Abscess and Infectious Conditions of the Breast
Overview
Infections in the breast (infectious mastitis) is uncommon. Infectious mastitis is most often bacterial and is seen in the setting of lactational mastitis and abscess. Much less frequently, other infectious processes including mycobacterial, fungal, and parasitic infections occur in the breast and can sometimes be the source of the mammographic abnormality leading to core biopsy.
Recognition of certain infections in the breast is important in the core biopsy setting so that appropriate medical therapy can be initiated, and unnecessary surgery can be avoided. This chapter will mainly focus on abscess, which is the most common infectious process encountered in a core biopsy. Other less common infectious processes will also be discussed.
Abscess
Overview
Abscess in the breast occurs most commonly during breastfeeding (lactational/puerperal abscess) or in the non-lactating breast as a subareolar (non-puerperal) abscess.
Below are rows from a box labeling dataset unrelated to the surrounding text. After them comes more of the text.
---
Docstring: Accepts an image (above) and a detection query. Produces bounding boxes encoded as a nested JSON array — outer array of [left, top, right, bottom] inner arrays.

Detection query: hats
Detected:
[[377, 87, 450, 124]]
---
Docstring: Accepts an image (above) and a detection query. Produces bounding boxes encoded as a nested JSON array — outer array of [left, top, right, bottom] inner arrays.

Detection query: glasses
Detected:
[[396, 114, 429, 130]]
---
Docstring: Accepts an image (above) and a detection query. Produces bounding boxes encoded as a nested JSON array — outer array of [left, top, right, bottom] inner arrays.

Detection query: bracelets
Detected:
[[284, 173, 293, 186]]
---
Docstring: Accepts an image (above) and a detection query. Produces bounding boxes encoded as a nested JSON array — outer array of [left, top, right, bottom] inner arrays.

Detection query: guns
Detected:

In both settings, abscesses develop as a result of duct stasis. Core biopsy may be performed in cases of abscess to rule out malignancy because of suspicious clinical and radiographic features.
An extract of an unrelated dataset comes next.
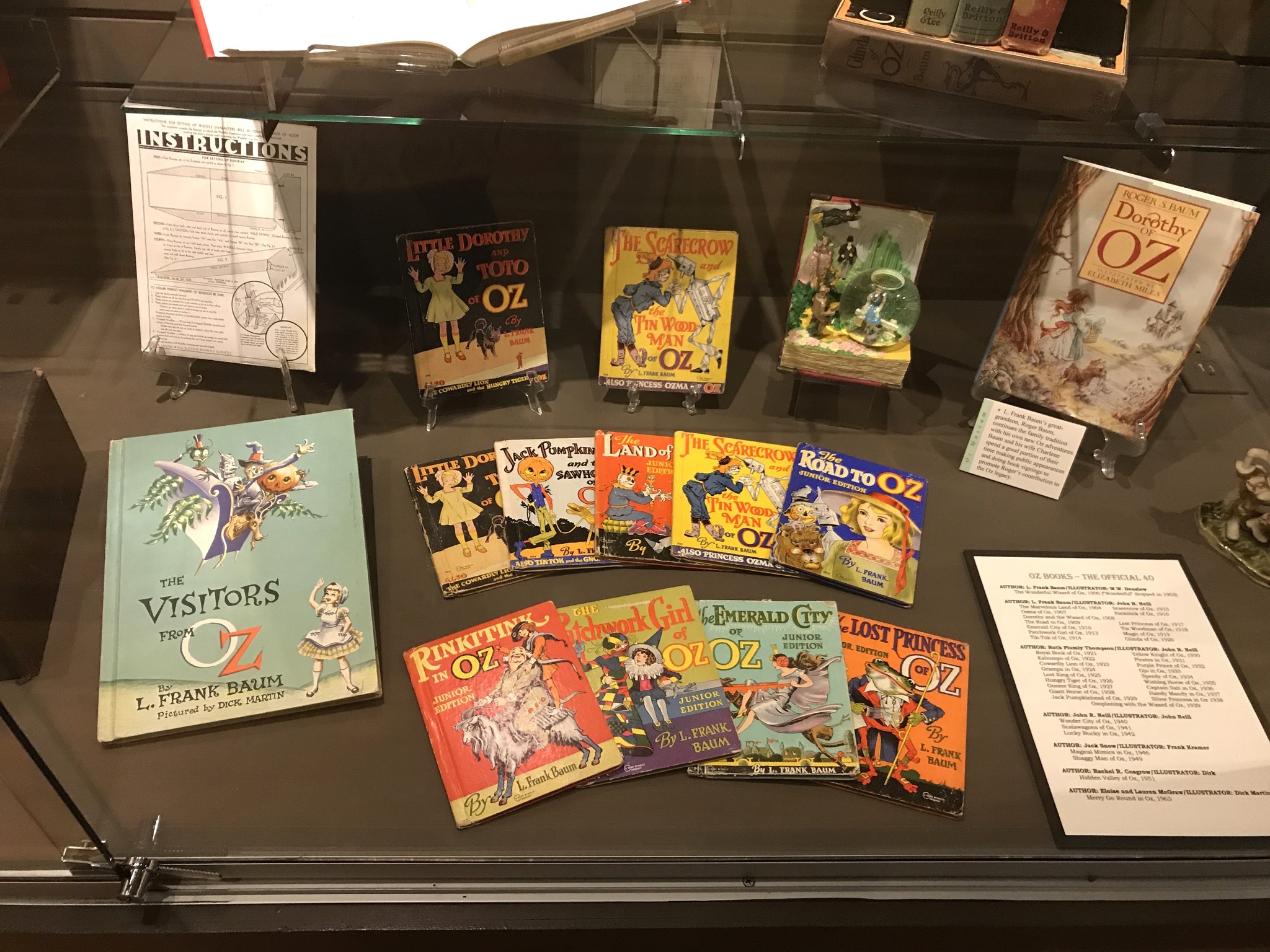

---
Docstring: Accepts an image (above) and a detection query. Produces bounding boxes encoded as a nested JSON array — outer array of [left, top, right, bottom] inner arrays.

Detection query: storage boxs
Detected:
[[0, 368, 87, 685]]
Lactational (puerperal) mastitis occurs in approximately 1–10% of lactating women and may be complicated by the development of abscess if not adequately treated [101,102,103]. Mastitis and abscess most often occur during the first 6 weeks of breastfeeding, but may also occur during the time of weaning, when milk stagnates within engorged ducts [104]. Patients with mastitis present with redness, warmth, swelling, tenderness, and sometimes fever. An abscess will show a tender fluctuant mass in addition to these findings [103]. Cracking of the nipple skin of the affected breast may serve as a point of entry for bacteria [103]. Other risk factors for the development of mastitis and abscess include primiparity, mastitis with a previous infant, poor hygiene, and improper nursing technique [101,102,103].
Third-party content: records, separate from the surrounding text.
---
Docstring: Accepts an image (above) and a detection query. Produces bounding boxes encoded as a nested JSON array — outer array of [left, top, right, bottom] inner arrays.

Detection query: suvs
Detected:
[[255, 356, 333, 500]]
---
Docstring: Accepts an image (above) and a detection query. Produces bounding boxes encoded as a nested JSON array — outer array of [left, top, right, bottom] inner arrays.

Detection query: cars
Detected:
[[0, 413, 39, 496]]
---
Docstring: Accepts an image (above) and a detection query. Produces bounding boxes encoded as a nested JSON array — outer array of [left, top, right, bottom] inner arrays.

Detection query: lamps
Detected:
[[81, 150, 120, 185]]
Non-puerperal abscesses are typically subareolar in location, and most often develop as consequence of squamous metaplasia of lactiferous ducts (described below under pathogenesis). The resulting clinical picture of recurring subareolar abscesses and fistula formation has been referred to as Zuska’s disease and periductal mastitis [105]. Patients with subareolar abscesses are typically premenopausal women, but older women and males may also be affected [106, 107]. Patients present with a painful subareolar or periareolar mass that may be accompanied by a draining sinus. Nipple retraction can be seen [108]. Nipple discharge, if present, may have a pasty consistency. Bilateral disease is not uncommon. In a series of 152 patients reported by Habif et al., 40 (26%) presented with bilateral abscesses [106]. Cigarette smoking is strongly associated with the development of subareolar abscesses, and a history of smoking has been elicited in approximately 70–90% of patients [109,110,111]. In some reports, subareolar abscesses have developed following nipple piercing [111, 112]. Diabetes and obesity are other risk factors for the development of subareolar abscesses [111].
Radiologic Features
Ultrasound is the most effective imaging abnormality for evaluation of suspected abscess. Abscess appears as a hypoechoic mass or a hypoechoic collection that is often multiloculated and with a thick echogenic periphery [102, 108]. Mammography is not specific and can show an asymmetric density, mass, distortion, or skin thickening [101, 102]. Calcifications are not a feature of abscess [101].
Microscopic Features
A mixed inflammatory infiltrate mainly composed of neutrophils is seen involving breast tissue (Fig. 4.31). Glands may show lactational changes in lactational abscess (Fig. 4.32). Granulation tissue and chronic inflammation are seen as the abscess resolves. In a core biopsy of a subareolar abscess, dilated ducts may be identified, but squamous metaplasia is not always evident. Keratin material may be seen within the abscess with an associated foreign body giant cell reaction (Fig. 4.33). Bacteria may be identified and, in most cases, will be Gram-positive cocci in clusters (Staphylococcus aureus).
Differential Diagnosis
Clinically, the most important differential diagnosis for abscess is invasive carcinoma, particularly inflammatory carcinoma. In the pregnant or lactating patient, galactocele, nodular lactational hyperplasia (lactating adenoma), and fibroadenoma should be included in the differential diagnosis of a new mass. Infarcts may also occur during pregnancy and can present as a palpable tender mass [104]. Subareolar abscesses can clinically mimic malignancy, duct ectasia, and granulomatous mastitis. The histologic diagnosis of abscess is fairly straightforward based on the characteristic inflammatory and reactive findings. Granulomatous lobular mastitis and duct ectasia can be associated with the development of abscesses.
Pathogenesis
Abscess is the result of duct stasis in both lactational and non-lactational abscesses. With lactation, milk stasis within engorged ducts provides a lactose-rich environment for bacteria that enter through duct openings or cracks and fissures in the nipple. Subareolar abscesses develop when keratin debris accumulates in lactiferous ducts undergoing squamous metaplasia. This leads to duct rupture with spillage of contents into the stroma. A mixed inflammatory response is elicited with bacterial invasion, resulting in abscess formation [106, 108]. The abscess may eventually rupture spontaneously with the formation of a draining sinus. The association of smoking with subareolar abscesses may be due to vitamin A deficiency, low blood levels of β-carotene, direct toxic effects, or hormonal stimulation [110, 111].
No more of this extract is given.